● ACTIVITY
Show every line in the records below that contains the word "site".

*****

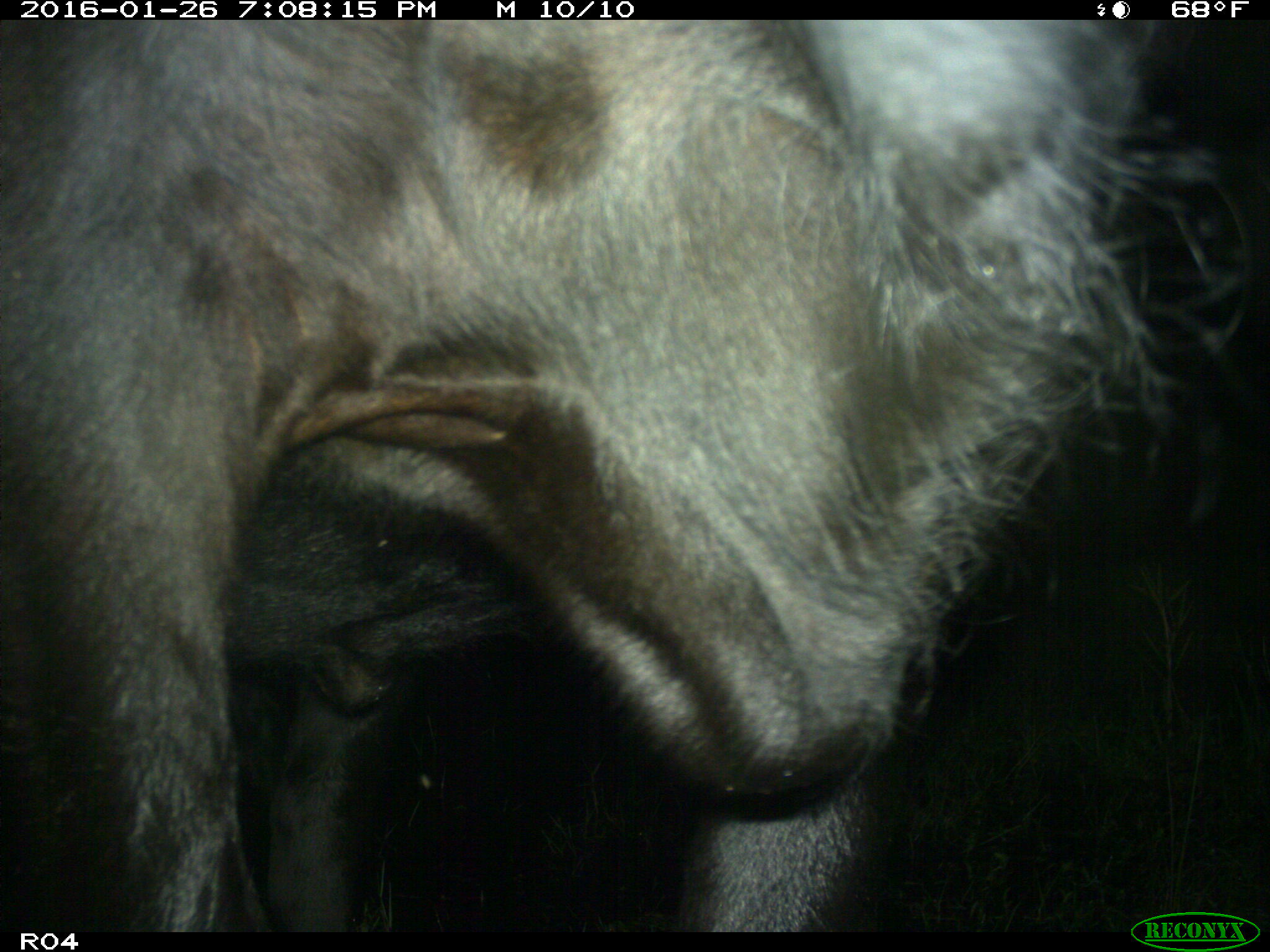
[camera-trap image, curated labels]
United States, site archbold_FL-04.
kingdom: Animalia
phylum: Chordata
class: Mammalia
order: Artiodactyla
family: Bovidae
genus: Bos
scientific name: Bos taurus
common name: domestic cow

*****

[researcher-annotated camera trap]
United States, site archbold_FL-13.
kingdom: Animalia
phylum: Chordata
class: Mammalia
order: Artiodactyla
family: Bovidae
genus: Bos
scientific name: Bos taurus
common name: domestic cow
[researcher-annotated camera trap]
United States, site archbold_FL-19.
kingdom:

*****

● WRITTEN SOLUTION
United States, site archbold_FL-04.
United States, site archbold_FL-13.
United States, site archbold_FL-19.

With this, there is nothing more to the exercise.